The joysticks are just slightly taller than I’d like, but they feel great and keep my palms from accidentally brushing the valve steam deck. Okay, you might ask, but all the games I just named have gamepad support — what about the decades of mouse-and-keyboard fare?
The Steam Deck lets you borrow or build a dizzying array of custom control schemes that make them feel at home, too. In addition to providing an entire traditional gamepad worth of analog joysticks, triggers, and face buttons — almost all of which feel fantastic, I might add — you also get four rear grip buttons and a pair of Steam Controller pads so customizable, calling them “trackpads” feels like a disservice.
You can click, swipe, valve steam deck, and “spin” a virtual trackball; press down on their pressure-sensitive surfaces; and even set their edges to continually move or turn your character. and every one of the Deck’s 20-plus programmable controls can issue multiple different commands depending on how and when you press.
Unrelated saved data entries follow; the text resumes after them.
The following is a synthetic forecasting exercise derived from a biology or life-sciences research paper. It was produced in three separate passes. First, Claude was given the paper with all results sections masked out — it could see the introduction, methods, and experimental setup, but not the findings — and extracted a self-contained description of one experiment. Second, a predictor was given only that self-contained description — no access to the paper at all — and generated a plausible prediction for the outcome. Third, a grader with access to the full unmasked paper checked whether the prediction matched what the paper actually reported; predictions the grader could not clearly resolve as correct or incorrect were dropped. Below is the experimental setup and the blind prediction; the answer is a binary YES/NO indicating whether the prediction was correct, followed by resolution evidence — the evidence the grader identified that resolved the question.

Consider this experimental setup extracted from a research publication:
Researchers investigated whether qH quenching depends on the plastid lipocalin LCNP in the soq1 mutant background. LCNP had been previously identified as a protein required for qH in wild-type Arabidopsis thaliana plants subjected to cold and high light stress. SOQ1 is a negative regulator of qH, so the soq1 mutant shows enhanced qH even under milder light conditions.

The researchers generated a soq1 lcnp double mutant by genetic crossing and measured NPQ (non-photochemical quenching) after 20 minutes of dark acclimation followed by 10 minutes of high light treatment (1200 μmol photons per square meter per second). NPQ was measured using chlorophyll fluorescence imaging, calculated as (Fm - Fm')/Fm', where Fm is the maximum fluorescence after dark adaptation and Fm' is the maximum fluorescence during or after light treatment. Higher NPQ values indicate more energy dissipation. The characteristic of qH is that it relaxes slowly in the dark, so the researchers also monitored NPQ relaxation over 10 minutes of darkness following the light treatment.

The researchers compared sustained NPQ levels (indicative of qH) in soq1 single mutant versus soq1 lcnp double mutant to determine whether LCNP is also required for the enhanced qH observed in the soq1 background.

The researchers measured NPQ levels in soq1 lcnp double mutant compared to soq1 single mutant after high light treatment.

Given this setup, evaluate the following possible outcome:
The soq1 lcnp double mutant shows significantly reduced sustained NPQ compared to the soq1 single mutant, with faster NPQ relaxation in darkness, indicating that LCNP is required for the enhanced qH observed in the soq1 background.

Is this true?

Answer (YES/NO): YES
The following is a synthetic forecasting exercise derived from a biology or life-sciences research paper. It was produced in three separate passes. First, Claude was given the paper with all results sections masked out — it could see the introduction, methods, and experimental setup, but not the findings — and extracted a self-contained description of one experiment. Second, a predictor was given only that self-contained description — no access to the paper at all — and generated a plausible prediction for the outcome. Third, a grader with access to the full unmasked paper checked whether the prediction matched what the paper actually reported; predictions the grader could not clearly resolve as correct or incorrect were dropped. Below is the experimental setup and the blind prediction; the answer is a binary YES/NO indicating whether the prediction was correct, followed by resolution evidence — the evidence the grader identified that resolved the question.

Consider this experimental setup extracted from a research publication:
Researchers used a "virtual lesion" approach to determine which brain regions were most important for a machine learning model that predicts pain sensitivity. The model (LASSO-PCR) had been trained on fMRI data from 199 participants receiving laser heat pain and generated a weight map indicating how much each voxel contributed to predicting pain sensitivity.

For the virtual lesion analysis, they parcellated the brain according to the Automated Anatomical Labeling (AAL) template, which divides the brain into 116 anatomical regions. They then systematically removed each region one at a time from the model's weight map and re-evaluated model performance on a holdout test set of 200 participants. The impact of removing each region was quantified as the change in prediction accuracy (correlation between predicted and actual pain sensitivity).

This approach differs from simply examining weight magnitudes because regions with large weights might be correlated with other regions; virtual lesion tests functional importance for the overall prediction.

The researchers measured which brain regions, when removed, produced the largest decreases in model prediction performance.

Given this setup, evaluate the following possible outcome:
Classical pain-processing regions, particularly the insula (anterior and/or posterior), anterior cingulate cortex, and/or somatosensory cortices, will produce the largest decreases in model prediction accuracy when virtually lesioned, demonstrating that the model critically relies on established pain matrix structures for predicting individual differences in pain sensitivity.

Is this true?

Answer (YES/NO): NO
You can build macros and chorded combinations with other keys and per-key turbo modes, and like I said, it’s dizzying — and Valve barely explains how any of it works.
.versus basic tweaks I wouldn’t be surprised if you’re thinking, “Uh, wasn’t the Steam Controller a flop?” But I’m here to tell you not only did it have an amazing cult following, the Deck makes it work. The fancy touchpads no longer get in your way if you’re not interested, and you can now get precision aiming without relying on them one bit: just rest your thumb on the thumbstick to activate a gyro so you can tilt the Deck to easily zero in on your target.
And while you have the option of spending hours designing the perfect multi-layered control scheme, Valve makes it easy to add that gyro or a few extra grip buttons and go on with your day.
With Control, I did both, instantly making myself a crack shot with the railgun revolver while binding back buttons to let me fly into the air and summon a shield of debris without ever taking my thumbs off the all-important sticks.
With Slay the Spire and Into the Breach, I simply reduced the “friction” on the virtual trackball so I could easily fling the 2D mouse cursor around. For many games, Valve steam deck often found that a Steam Controller cultist had already uploaded a great controller scheme — I love what Runic did with Torchlight II — and it’s a cinch to take any profile you see, remix it, and share it with the community.
Still, I’m not going to tell you that the Steam Controller is better than my 20 years of muscle memory with a mouse and keyboard, or necessarily a fit for every game. While I’m sure you might be able to swing a mean sword in Mordhau with the right tweaks, the full-forearm motion of a mouse just feels right to me.
The screen and speakers are remarkably good for a device that starts at $400. Crisp and clear. For me, the best part of the Deck is how you can suspend the entire SteamOS session, at any moment, without needing to pause or save.
I was about to run out of battery in the middle of a boss fight against a nasty dark demon in Control, but I never lost my place.
I hit the power button, and though it took an entire hour for me to get back to a charger, I was able to fire it right back up again and keep on playing. With 25 percent battery remaining, Fallout 4 is drawing 22.6 watts, giving me, at most, 28 minutes before I need to plug in. or I can extend it by throttling frame rate.
Speaking of the battery: it’s a weak spot, but it’s not as bad as I feared. I got just under two hours of Control on the Deck at 60fps and around 60 percent brightness, but nearly four hours when I set it to 30fps or in moderately less intensive games. And I never had to wonder how much time I had left or how to extend that battery life because the Deck can instantly report its own total power draw: if you see 20W in MangoHud/Gamescope, you know you’ll get roughly two hours out of the Deck’s 40Wh pack.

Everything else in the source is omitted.